Reading passage —

========

A recent analysis of entropy states, "The entropy of a general gravitational field is still not known", and, "gravitational entropy is difficult to quantify". 5. i AM NOT TALKING GRAVITATIONAL ENTROPY. The analysis considers several possible assumptions that would be needed for estimates and suggests that the observable universe has more entropy than previously thought. This is because the analysis concludes that supermassive black holes are the largest contributor. Lee Smolin goes further: "It has long been known that gravity is important for keeping the universe out of thermal equilibrium. Gravitationally bound systems have negative specific heat—that is, the velocities of their components increase when energy is removed. ... Such a system does not evolve toward a homogeneous equilibrium state. Instead it becomes increasingly structured and heterogeneous as it fragments into subsystems."6 THIS HAS PATENTLY NOTHING TO DO WITH THE POINT.


I love it when a dilettante searches the Internet to disprove a point. They come up with pearls of wisdom that they can't fathom, and they actually help disprove their criticism with their quotes.

========

Collected data —
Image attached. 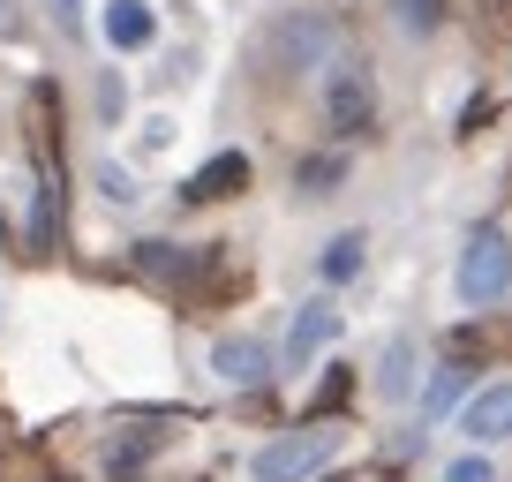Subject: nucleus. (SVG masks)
Here are the masks:
<instances>
[{"instance_id":"1","label":"nucleus","mask_w":512,"mask_h":482,"mask_svg":"<svg viewBox=\"0 0 512 482\" xmlns=\"http://www.w3.org/2000/svg\"><path fill=\"white\" fill-rule=\"evenodd\" d=\"M256 53L272 61V76H317L339 53V23L317 16V8H287V16H272V31H264Z\"/></svg>"},{"instance_id":"2","label":"nucleus","mask_w":512,"mask_h":482,"mask_svg":"<svg viewBox=\"0 0 512 482\" xmlns=\"http://www.w3.org/2000/svg\"><path fill=\"white\" fill-rule=\"evenodd\" d=\"M452 287H460V302H475V309H497L512 294V234L505 226H475V234L460 241Z\"/></svg>"},{"instance_id":"3","label":"nucleus","mask_w":512,"mask_h":482,"mask_svg":"<svg viewBox=\"0 0 512 482\" xmlns=\"http://www.w3.org/2000/svg\"><path fill=\"white\" fill-rule=\"evenodd\" d=\"M324 460H332V437L294 430V437H272V445H256L249 475H256V482H309Z\"/></svg>"},{"instance_id":"4","label":"nucleus","mask_w":512,"mask_h":482,"mask_svg":"<svg viewBox=\"0 0 512 482\" xmlns=\"http://www.w3.org/2000/svg\"><path fill=\"white\" fill-rule=\"evenodd\" d=\"M460 430L475 437V452L512 445V377H497V385L467 392V407H460Z\"/></svg>"},{"instance_id":"5","label":"nucleus","mask_w":512,"mask_h":482,"mask_svg":"<svg viewBox=\"0 0 512 482\" xmlns=\"http://www.w3.org/2000/svg\"><path fill=\"white\" fill-rule=\"evenodd\" d=\"M324 121H332L339 136H362L369 121H377V98H369L362 68H332V76H324Z\"/></svg>"},{"instance_id":"6","label":"nucleus","mask_w":512,"mask_h":482,"mask_svg":"<svg viewBox=\"0 0 512 482\" xmlns=\"http://www.w3.org/2000/svg\"><path fill=\"white\" fill-rule=\"evenodd\" d=\"M211 370H219V385H234V392H256V385H272V347H264V339H219V347H211Z\"/></svg>"},{"instance_id":"7","label":"nucleus","mask_w":512,"mask_h":482,"mask_svg":"<svg viewBox=\"0 0 512 482\" xmlns=\"http://www.w3.org/2000/svg\"><path fill=\"white\" fill-rule=\"evenodd\" d=\"M332 339H339V302H324V294H317V302H302V309H294L287 362H317V354L332 347Z\"/></svg>"},{"instance_id":"8","label":"nucleus","mask_w":512,"mask_h":482,"mask_svg":"<svg viewBox=\"0 0 512 482\" xmlns=\"http://www.w3.org/2000/svg\"><path fill=\"white\" fill-rule=\"evenodd\" d=\"M106 38L121 53H144L151 38H159V16H151L144 0H106Z\"/></svg>"},{"instance_id":"9","label":"nucleus","mask_w":512,"mask_h":482,"mask_svg":"<svg viewBox=\"0 0 512 482\" xmlns=\"http://www.w3.org/2000/svg\"><path fill=\"white\" fill-rule=\"evenodd\" d=\"M377 392H384V400H407V392H415V339H384V354H377Z\"/></svg>"},{"instance_id":"10","label":"nucleus","mask_w":512,"mask_h":482,"mask_svg":"<svg viewBox=\"0 0 512 482\" xmlns=\"http://www.w3.org/2000/svg\"><path fill=\"white\" fill-rule=\"evenodd\" d=\"M241 181H249V159H241V151H219V159H211V166H204V174H196L181 196H189V204H204V196H234Z\"/></svg>"},{"instance_id":"11","label":"nucleus","mask_w":512,"mask_h":482,"mask_svg":"<svg viewBox=\"0 0 512 482\" xmlns=\"http://www.w3.org/2000/svg\"><path fill=\"white\" fill-rule=\"evenodd\" d=\"M422 407H430L437 422L467 407V370H460V362H437V377H430V392H422Z\"/></svg>"},{"instance_id":"12","label":"nucleus","mask_w":512,"mask_h":482,"mask_svg":"<svg viewBox=\"0 0 512 482\" xmlns=\"http://www.w3.org/2000/svg\"><path fill=\"white\" fill-rule=\"evenodd\" d=\"M317 272H324V287H339V279H354L362 272V234H339L332 249L317 257Z\"/></svg>"},{"instance_id":"13","label":"nucleus","mask_w":512,"mask_h":482,"mask_svg":"<svg viewBox=\"0 0 512 482\" xmlns=\"http://www.w3.org/2000/svg\"><path fill=\"white\" fill-rule=\"evenodd\" d=\"M136 264H144V272H159V279L196 272V257H189V249H166V241H136Z\"/></svg>"},{"instance_id":"14","label":"nucleus","mask_w":512,"mask_h":482,"mask_svg":"<svg viewBox=\"0 0 512 482\" xmlns=\"http://www.w3.org/2000/svg\"><path fill=\"white\" fill-rule=\"evenodd\" d=\"M339 181H347V159H339V151H332V159H309V166H302V196H332Z\"/></svg>"},{"instance_id":"15","label":"nucleus","mask_w":512,"mask_h":482,"mask_svg":"<svg viewBox=\"0 0 512 482\" xmlns=\"http://www.w3.org/2000/svg\"><path fill=\"white\" fill-rule=\"evenodd\" d=\"M445 482H497V460L490 452H460V460H445Z\"/></svg>"},{"instance_id":"16","label":"nucleus","mask_w":512,"mask_h":482,"mask_svg":"<svg viewBox=\"0 0 512 482\" xmlns=\"http://www.w3.org/2000/svg\"><path fill=\"white\" fill-rule=\"evenodd\" d=\"M98 196H106V204H136V181H128V166H98Z\"/></svg>"},{"instance_id":"17","label":"nucleus","mask_w":512,"mask_h":482,"mask_svg":"<svg viewBox=\"0 0 512 482\" xmlns=\"http://www.w3.org/2000/svg\"><path fill=\"white\" fill-rule=\"evenodd\" d=\"M98 113H106V121H121V76H98Z\"/></svg>"},{"instance_id":"18","label":"nucleus","mask_w":512,"mask_h":482,"mask_svg":"<svg viewBox=\"0 0 512 482\" xmlns=\"http://www.w3.org/2000/svg\"><path fill=\"white\" fill-rule=\"evenodd\" d=\"M400 23L407 31H430V0H400Z\"/></svg>"},{"instance_id":"19","label":"nucleus","mask_w":512,"mask_h":482,"mask_svg":"<svg viewBox=\"0 0 512 482\" xmlns=\"http://www.w3.org/2000/svg\"><path fill=\"white\" fill-rule=\"evenodd\" d=\"M16 31V0H0V38Z\"/></svg>"}]
</instances>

========

Challenges —
1) According to the entropy passage, why does the analysis suggest that the observable universe has more entropy than previously thought? Answer in one to three sentences.
2) Resume the entropy passage right after its last sentence, keeping the same voice and argument.
The records have no connection to the entropy passage.

Answers per task —
1) The analysis concludes that supermassive black holes are the largest contributor to the entropy of the observable universe.

2)
Thank you, Pussycat. Prrrr.Quoting Pussycat
Another fundamental and very important difference is the difficulty or impossibility, in general, in defining entropy at an instant of time in macroscopic terms for systems not in thermodynamic equilibrium; it can be done, to useful approximation, only in carefully chosen special cases, namely those that are throughout in local thermodynamic equilibrium.7 READ: AT AN INSTANT OF TIME. OUTSIDE OF AN INSTANT OF TIME IT IS NOT DIFFICULT, IT IS NOT IMPOSSIBLE.


Again: the dilettante does not know how to read carefully, because it's above his or her head. So to speak. But they have a very strong opinion, and they will stick by it tooth and nail.

And claws. Prrr.
Pussycat February 19, 2020 at 13:57 ¶ #384167
Reply to god must be atheist I don't need to do much searching, as I studied physics. And sorry man, I don't have time for guys like you, I used to have, but now it seems that I have run out of time. So believe what you like, no one cares anyway, it makes no difference.
god must be atheist February 19, 2020 at 14:07 ¶ #384168
Reply to Pussycat , the search you have done proved you wrong in parts, and did not prove you right in other parts. If you studied physics, you should demand a refund of your tuition fees.

I am not battling with you, I'm battling with your ideas. The quotes you supplied prove beyond any reasonable doubt that you not only don't know physics, but don't know how to read text, either.

I am sorry. I really did not enjoy this either. Most likely even less than you have. I just refuse to give in to nonsubstantial, ill-gotten, unreasonable arguments. I wish I was doing something else instead, too, man, please don't feel it was only bad for you.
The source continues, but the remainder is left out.